Nice sultanlar da duymadı gariplerin yokluğunu
Nice ahlar da bilinmedi, anca yaktı ya canları
Sardı mı her yanı yanık bozlaklar?
*
Dağların ötesine saklandı da türkülerle halaylar
Garip mi kaldı Erzincan İliç’le Fırat?
Boynunu büktü sümbüller, yanar dönerler
Gece gitmedi mi? Şafak sökmedi mi?
Sıra gelmedi mi mavilere, allara?
*
Ayrı mı kaldı kimsesizler neşeden, şekerden?
Koptu mu topraktan, sudan, havadan?
Bir “küfür” mıh gibi saplandı da milyonların gözyaşına
Varla yok da şaştı kaldı da kahretti mi bir başına?

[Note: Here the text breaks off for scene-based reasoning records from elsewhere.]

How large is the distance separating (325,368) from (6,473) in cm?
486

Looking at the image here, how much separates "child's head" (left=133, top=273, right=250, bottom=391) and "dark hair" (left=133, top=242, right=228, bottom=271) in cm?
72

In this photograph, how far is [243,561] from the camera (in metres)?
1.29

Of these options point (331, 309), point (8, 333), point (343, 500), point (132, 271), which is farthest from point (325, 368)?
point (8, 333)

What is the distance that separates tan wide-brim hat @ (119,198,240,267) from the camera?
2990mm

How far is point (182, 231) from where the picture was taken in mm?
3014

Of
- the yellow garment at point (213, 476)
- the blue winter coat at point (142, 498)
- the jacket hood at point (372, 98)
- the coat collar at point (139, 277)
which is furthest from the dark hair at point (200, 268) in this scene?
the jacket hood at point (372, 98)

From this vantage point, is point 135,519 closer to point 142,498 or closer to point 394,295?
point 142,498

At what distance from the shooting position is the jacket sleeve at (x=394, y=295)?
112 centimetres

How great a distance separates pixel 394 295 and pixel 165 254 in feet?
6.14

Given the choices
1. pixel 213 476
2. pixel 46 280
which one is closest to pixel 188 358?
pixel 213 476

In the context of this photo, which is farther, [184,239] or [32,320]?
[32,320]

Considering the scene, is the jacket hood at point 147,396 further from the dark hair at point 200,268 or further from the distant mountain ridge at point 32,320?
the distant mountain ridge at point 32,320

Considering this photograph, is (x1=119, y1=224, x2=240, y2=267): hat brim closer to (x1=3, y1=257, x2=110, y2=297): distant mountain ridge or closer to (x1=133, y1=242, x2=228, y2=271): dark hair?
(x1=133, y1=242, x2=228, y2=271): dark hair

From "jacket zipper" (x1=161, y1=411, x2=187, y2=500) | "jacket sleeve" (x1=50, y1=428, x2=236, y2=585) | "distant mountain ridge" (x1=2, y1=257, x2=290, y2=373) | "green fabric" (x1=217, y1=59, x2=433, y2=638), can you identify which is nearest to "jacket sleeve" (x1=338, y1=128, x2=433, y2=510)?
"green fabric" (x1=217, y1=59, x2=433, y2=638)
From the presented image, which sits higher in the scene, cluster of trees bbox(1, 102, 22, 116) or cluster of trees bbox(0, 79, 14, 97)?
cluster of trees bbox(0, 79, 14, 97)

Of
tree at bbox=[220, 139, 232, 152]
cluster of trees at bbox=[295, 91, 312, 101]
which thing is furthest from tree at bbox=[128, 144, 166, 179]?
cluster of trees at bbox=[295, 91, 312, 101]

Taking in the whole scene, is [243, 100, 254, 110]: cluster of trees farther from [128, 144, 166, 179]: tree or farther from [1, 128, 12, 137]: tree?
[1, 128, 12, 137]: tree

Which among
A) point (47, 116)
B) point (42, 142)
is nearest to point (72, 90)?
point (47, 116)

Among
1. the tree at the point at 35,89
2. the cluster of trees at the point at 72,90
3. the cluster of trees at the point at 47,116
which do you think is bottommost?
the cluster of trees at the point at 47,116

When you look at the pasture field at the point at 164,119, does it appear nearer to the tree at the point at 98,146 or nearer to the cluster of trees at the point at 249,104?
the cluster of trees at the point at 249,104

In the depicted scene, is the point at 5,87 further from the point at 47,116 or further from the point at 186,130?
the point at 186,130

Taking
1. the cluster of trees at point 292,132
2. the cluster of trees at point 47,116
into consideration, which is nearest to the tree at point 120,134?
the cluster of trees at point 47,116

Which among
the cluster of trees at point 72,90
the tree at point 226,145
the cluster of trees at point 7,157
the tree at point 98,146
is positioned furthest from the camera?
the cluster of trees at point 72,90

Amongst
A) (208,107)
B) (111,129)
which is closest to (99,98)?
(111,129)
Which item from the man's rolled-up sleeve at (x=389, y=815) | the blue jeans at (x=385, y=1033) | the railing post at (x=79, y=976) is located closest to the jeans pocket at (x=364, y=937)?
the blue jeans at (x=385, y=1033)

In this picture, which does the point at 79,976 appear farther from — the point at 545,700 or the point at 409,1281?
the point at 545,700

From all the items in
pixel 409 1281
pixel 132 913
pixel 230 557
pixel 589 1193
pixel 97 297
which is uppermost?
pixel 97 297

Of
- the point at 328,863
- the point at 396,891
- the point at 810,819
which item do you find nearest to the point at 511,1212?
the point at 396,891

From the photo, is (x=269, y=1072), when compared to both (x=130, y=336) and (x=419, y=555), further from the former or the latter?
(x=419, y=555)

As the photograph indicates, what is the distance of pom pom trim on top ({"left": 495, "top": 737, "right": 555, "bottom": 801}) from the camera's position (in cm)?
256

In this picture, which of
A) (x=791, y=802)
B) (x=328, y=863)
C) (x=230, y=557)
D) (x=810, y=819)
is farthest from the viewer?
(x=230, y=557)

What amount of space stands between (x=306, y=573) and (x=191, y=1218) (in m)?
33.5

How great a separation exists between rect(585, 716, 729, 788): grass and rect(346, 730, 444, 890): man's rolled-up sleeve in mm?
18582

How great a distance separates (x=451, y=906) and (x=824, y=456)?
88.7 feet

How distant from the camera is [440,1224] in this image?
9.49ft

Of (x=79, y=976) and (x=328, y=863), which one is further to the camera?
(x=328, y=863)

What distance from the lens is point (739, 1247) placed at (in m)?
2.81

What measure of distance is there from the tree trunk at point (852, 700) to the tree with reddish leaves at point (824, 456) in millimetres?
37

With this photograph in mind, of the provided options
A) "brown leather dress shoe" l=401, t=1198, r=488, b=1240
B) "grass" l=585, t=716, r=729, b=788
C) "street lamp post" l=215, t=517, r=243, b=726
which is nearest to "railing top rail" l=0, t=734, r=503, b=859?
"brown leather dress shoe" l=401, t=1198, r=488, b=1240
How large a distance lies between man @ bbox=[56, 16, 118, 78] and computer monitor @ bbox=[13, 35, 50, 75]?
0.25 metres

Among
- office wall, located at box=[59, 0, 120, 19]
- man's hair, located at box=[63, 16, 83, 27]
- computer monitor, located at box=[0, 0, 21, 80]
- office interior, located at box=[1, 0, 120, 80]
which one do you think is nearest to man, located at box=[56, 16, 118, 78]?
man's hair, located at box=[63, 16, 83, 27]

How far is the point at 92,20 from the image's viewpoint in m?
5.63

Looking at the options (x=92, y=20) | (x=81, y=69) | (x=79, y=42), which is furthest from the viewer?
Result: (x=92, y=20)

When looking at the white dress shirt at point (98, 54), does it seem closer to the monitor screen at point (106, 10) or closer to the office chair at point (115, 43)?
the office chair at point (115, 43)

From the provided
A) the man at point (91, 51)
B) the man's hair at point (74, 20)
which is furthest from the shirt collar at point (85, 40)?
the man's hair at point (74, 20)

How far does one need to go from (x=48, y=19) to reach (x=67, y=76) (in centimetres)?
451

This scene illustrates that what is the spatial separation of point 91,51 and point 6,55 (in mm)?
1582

Güneşin doğuşu da batışı da güzelim Nemrut’tan izlenmez oldu ya
*
Kelimelerin canı yok nicedir
Canımızı çekiştirip durma der gibi
Dokunma, yazma, söyleme, söyletme, bırak git der gibi
Dokunma yürekleri viran olanların teline, geri de dönme der gibi
Ve Âşık Mahzuni Şerif’in ‘dokunma keyfine yalan dünyanın’ sözünü der gibi!